(Dataset items)
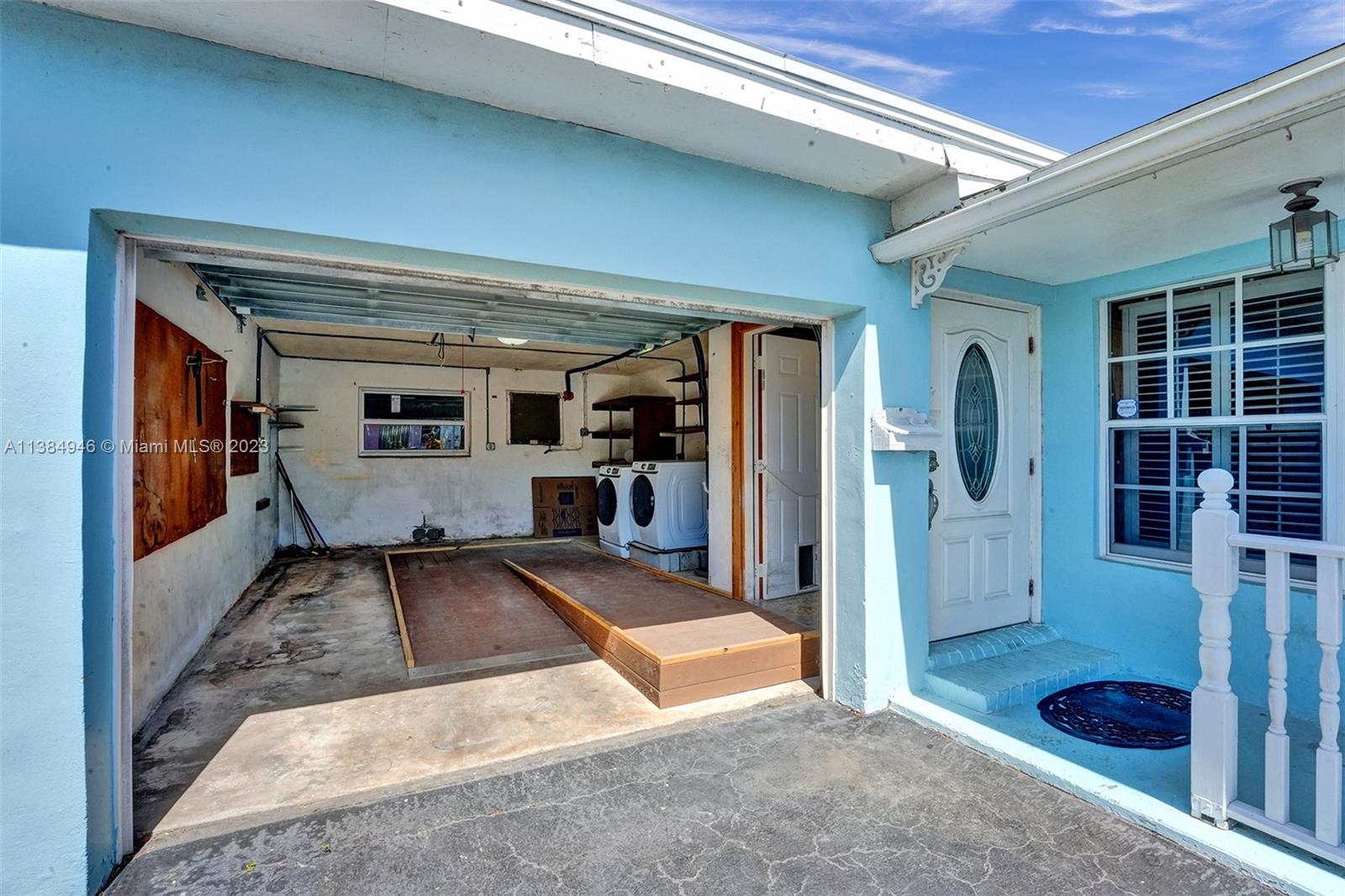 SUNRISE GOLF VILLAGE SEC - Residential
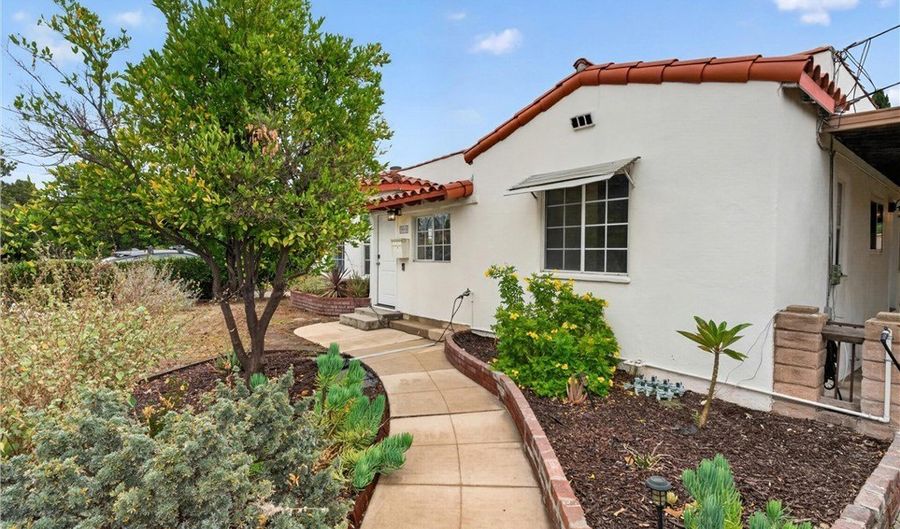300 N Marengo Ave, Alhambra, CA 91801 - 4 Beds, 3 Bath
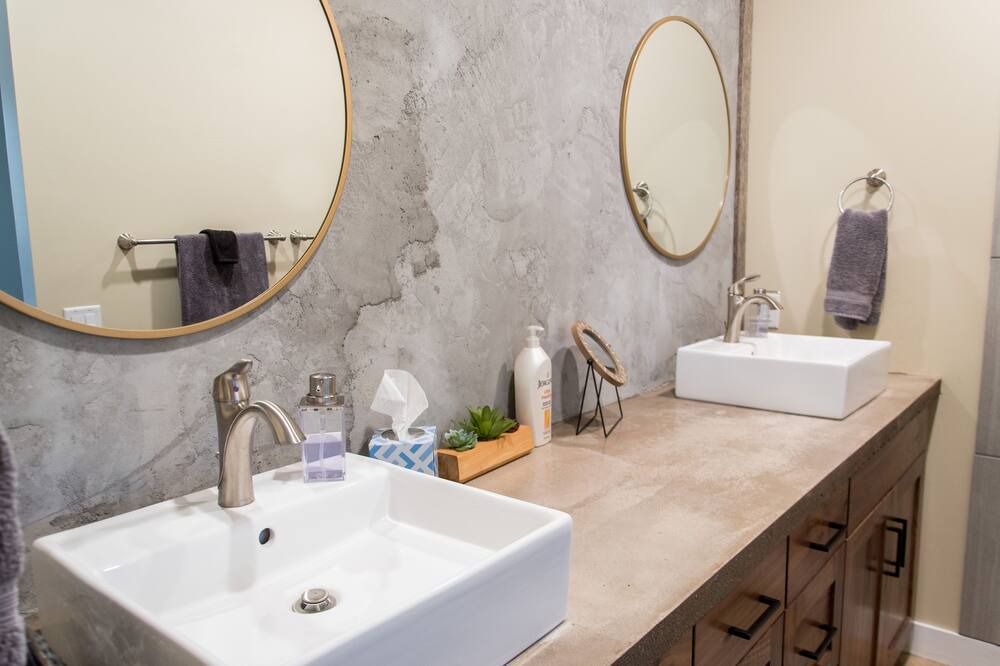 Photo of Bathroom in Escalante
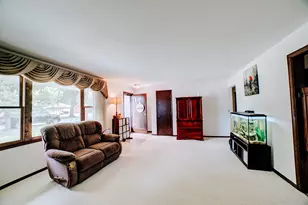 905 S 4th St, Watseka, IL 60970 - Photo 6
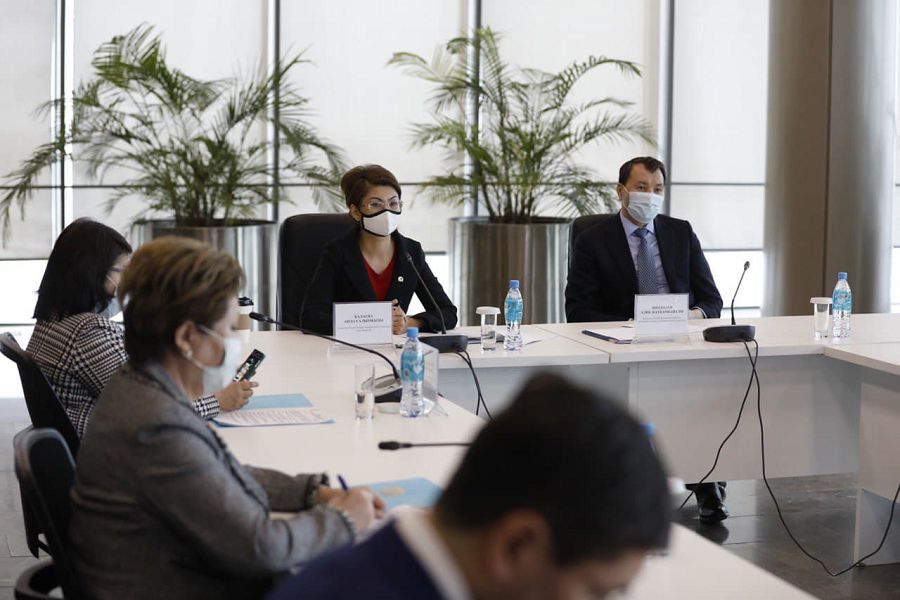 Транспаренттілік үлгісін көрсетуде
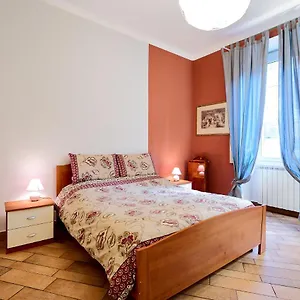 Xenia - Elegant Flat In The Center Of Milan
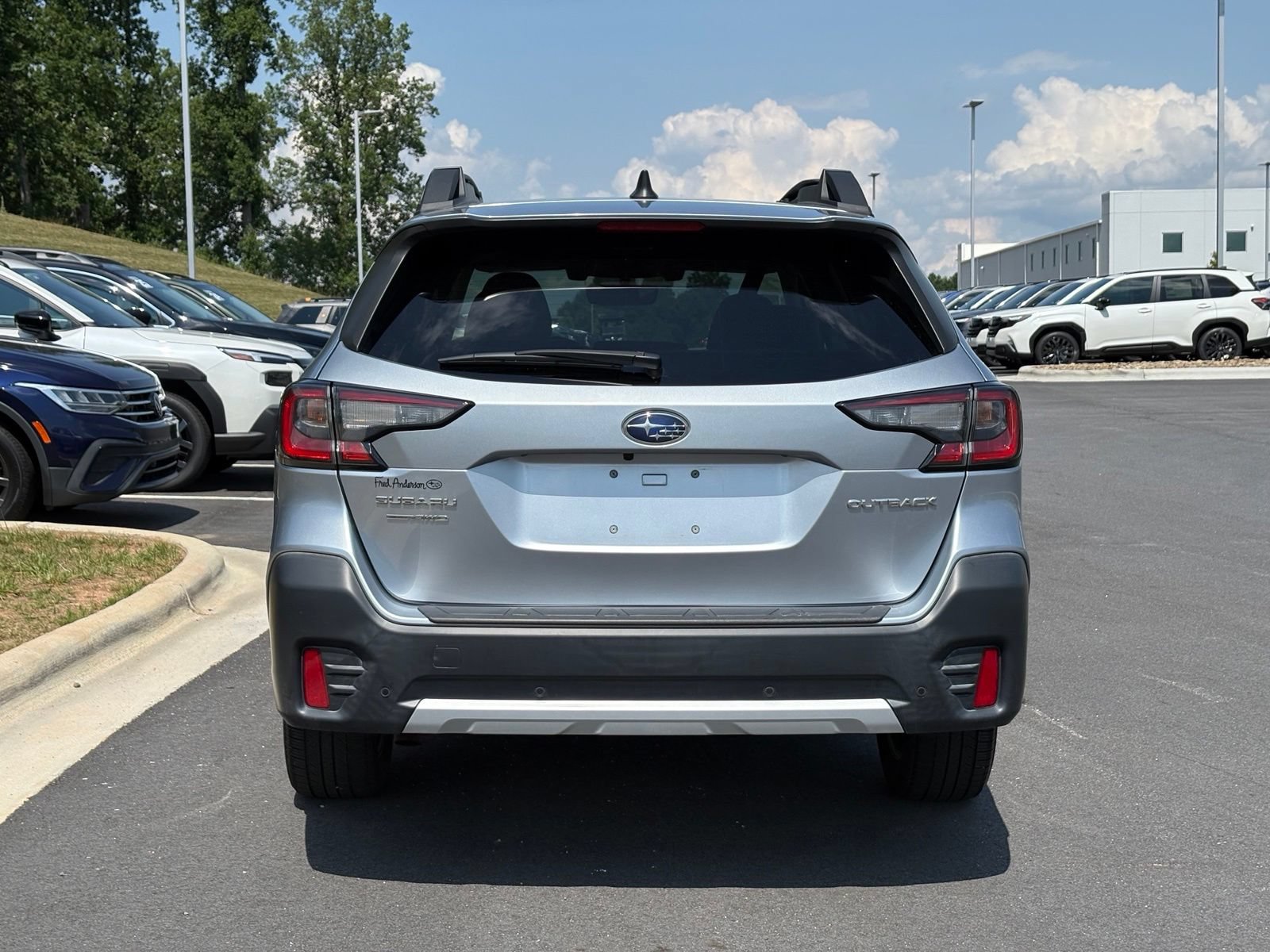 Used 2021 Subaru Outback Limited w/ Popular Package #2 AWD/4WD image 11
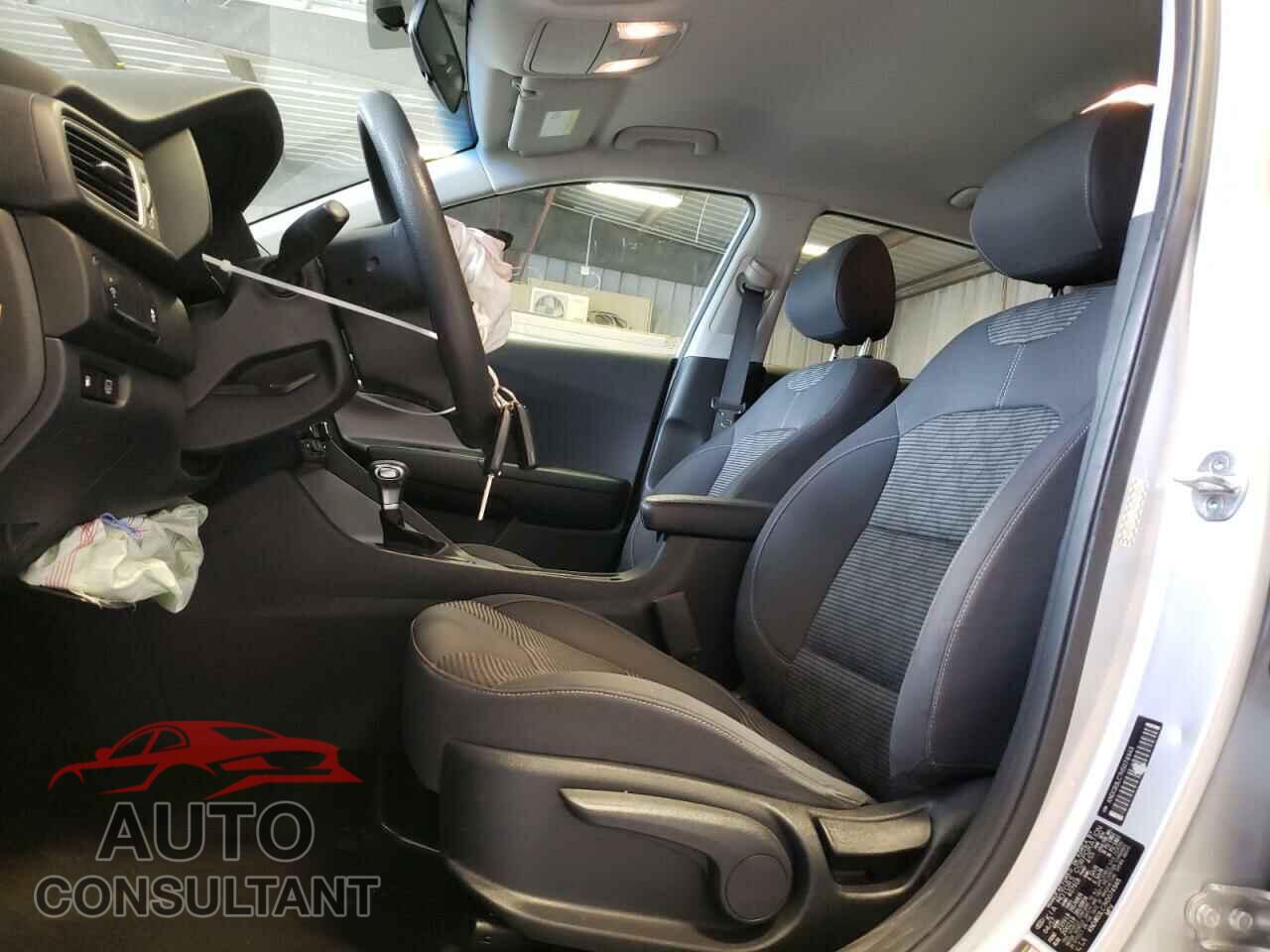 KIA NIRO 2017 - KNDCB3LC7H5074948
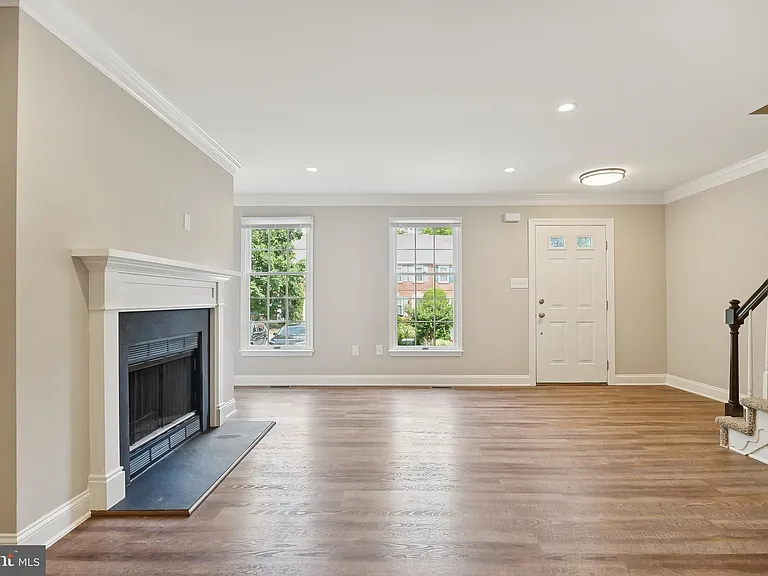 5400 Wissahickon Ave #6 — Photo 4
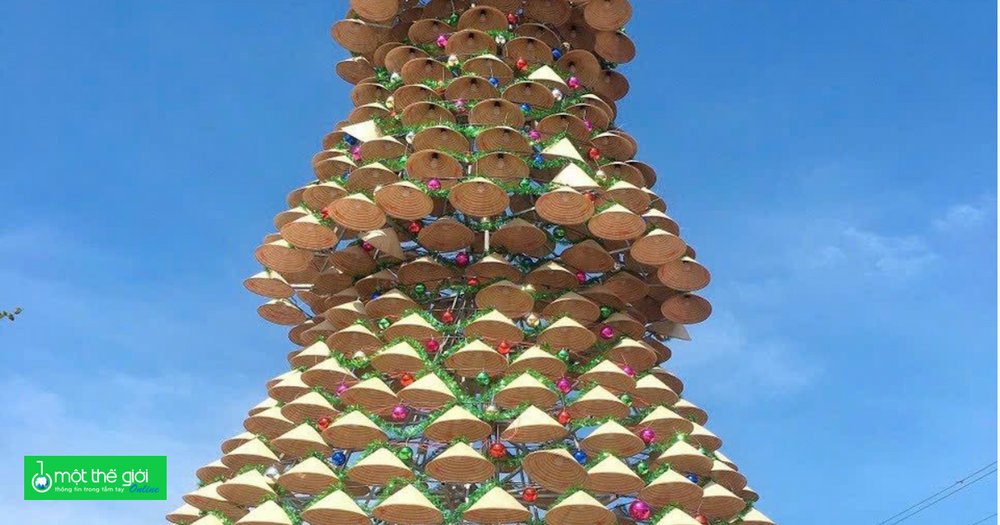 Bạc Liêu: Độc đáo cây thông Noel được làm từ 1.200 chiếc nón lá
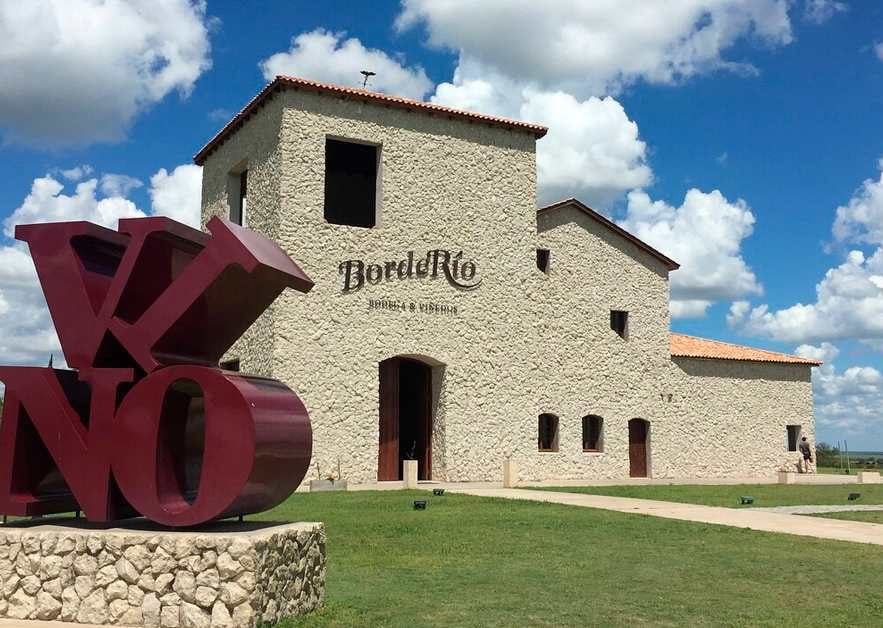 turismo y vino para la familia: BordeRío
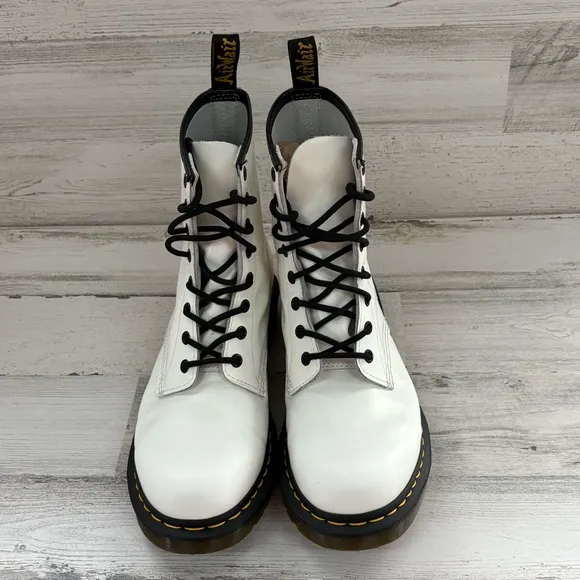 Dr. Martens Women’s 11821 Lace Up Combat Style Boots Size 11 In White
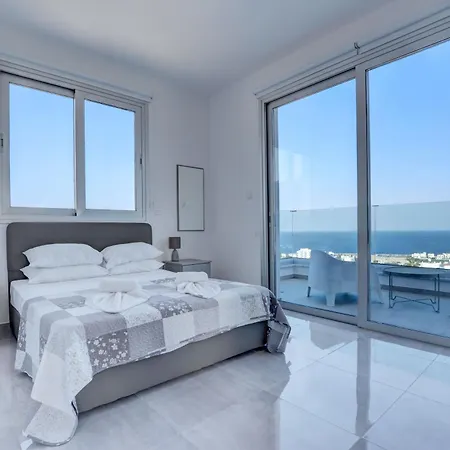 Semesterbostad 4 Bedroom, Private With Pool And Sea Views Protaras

Exercise - Reproduce every line of the material above word for word, omitting the pictures.

Your response -
 SUNRISE GOLF VILLAGE SEC - Residential
300 N Marengo Ave, Alhambra, CA 91801 - 4 Beds, 3 Bath
 Photo of Bathroom in Escalante
 905 S 4th St, Watseka, IL 60970 - Photo 6
 Транспаренттілік үлгісін көрсетуде
 Xenia - Elegant Flat In The Center Of Milan
 Used 2021 Subaru Outback Limited w/ Popular Package #2 AWD/4WD image 11
 KIA NIRO 2017 - KNDCB3LC7H5074948
 5400 Wissahickon Ave #6 — Photo 4
 Bạc Liêu: Độc đáo cây thông Noel được làm từ 1.200 chiếc nón lá
 turismo y vino para la familia: BordeRío
 Dr. Martens Women’s 11821 Lace Up Combat Style Boots Size 11 In White
 Semesterbostad 4 Bedroom, Private With Pool And Sea Views Protaras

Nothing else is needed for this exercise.